III. Specific Investigations

APO Breach Investigations

    Case 1: Two attorneys and a translator for a respondent breached 
the APO in a section 337 investigation when they discussed information 
with their client that included CBI belonging to the complainant. The 
discussions were based on draft rebuttal statements, drafted by the 
lead attorney from confidential witness statements, and used by the 
second attorney and the translator in their discussions with the 
client. The lead attorney received a private letter of reprimand; the 
second attorney and the translator received warning letters.
    In reaching its decision about sanctions, the Commission considered 
the mitigating factors that the lawyers and the translator had not been 
found to have violated a Commission APO in the past two years and that 
the breach had already been sanctioned by the presiding administrative 
law judge by removing the rebuttal statements from the record of the 
section 337 investigation.
    A private letter of reprimand was issued to the lead attorney 
because that attorney prepared the draft rebuttal statements which 
contained CBI and represented to the second attorney and the translator 
that all CBI had been redacted. The second attorney and the translator, 
relying on the representation of the lead attorney that all CBI had 
been redacted from the rebuttal statements, used the information in 
discussions with officials of their client, persons who were not 
authorized to have access to the CBI. Moreover, the lead attorney 
unilaterally determined that the CBI included in the rebuttal 
statements was not or should not have been labeled confidential. The 
Commission found this to be an aggravating factor since it circumvented

[[Page 79484]]

the appropriate procedure to challenge the redaction of public 
information.
    Warning letters were issued to the second attorney and to the 
translator. Although the Commission found that unauthorized persons had 
access to CBI, it found among other mitigating factors that this 
attorney and the translator had relied upon the representation of the 
first attorney that all CBI had been redacted from the draft rebuttal 
statements.
    Case 2: Two attorneys breached the APO in an appeal of the 
Commission's final determination in a section 337 investigation, before 
the U.S. Court of Appeals for the Federal Circuit, when they disclosed 
CBI in a publicly filed document. The attorneys each received warning 
letters.
    Several mitigating factors were present.
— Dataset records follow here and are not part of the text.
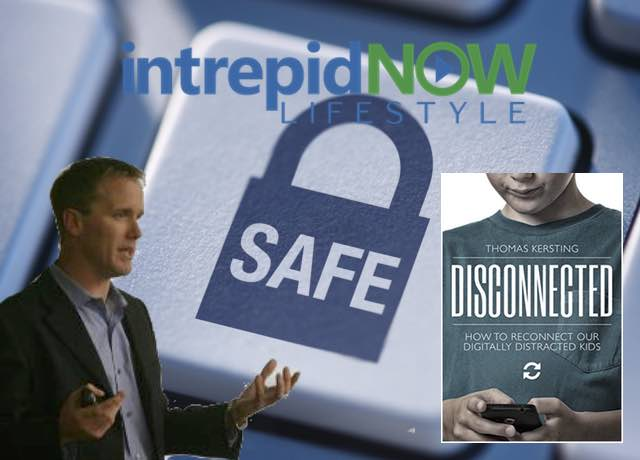 Internet Safety for Parent with Tom Kersting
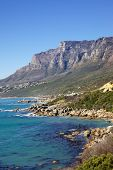 picture of 12 apostles  - The 12 Apostles seen from Victoria Road in the Cape Peninsula South Africa - JPG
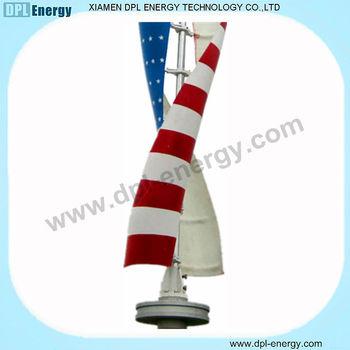 1kw vertical axis wind solar hybrid turbine/ vertical axis wind turbine kit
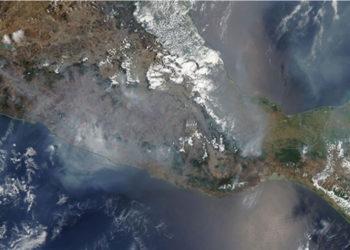 Los incendios que se vienen presentando en México pueden ser observados desde el espacio. Foto: Nasa.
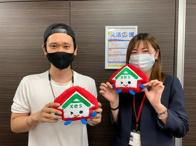 U・Y様(2021年08月15日 アクセス新宿ご利用)の画像
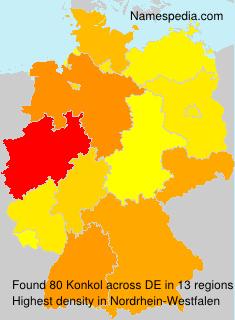 Familiennamen Konkol - Germany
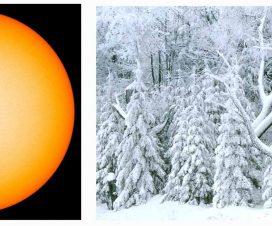 "Predavanje ""A na Suncu ni pege - da l' dolazi hladno vreme?"" 8"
The attorneys immediately 
remedied the breach of the APO, before any member of the public viewed 
the CBI. Neither attorney had previously committed an APO breach in the 
past two years.
    Although the Commission noted an aggravating factor in that the 
discovery of the breach was by a person other than the breacher, the 
Commission did not find any significant aggravating circumstances.

    Issued: December 24, 2013.

    By order of the Commission.
William R. Bishop,
Supervisory Hearing and Information Officer.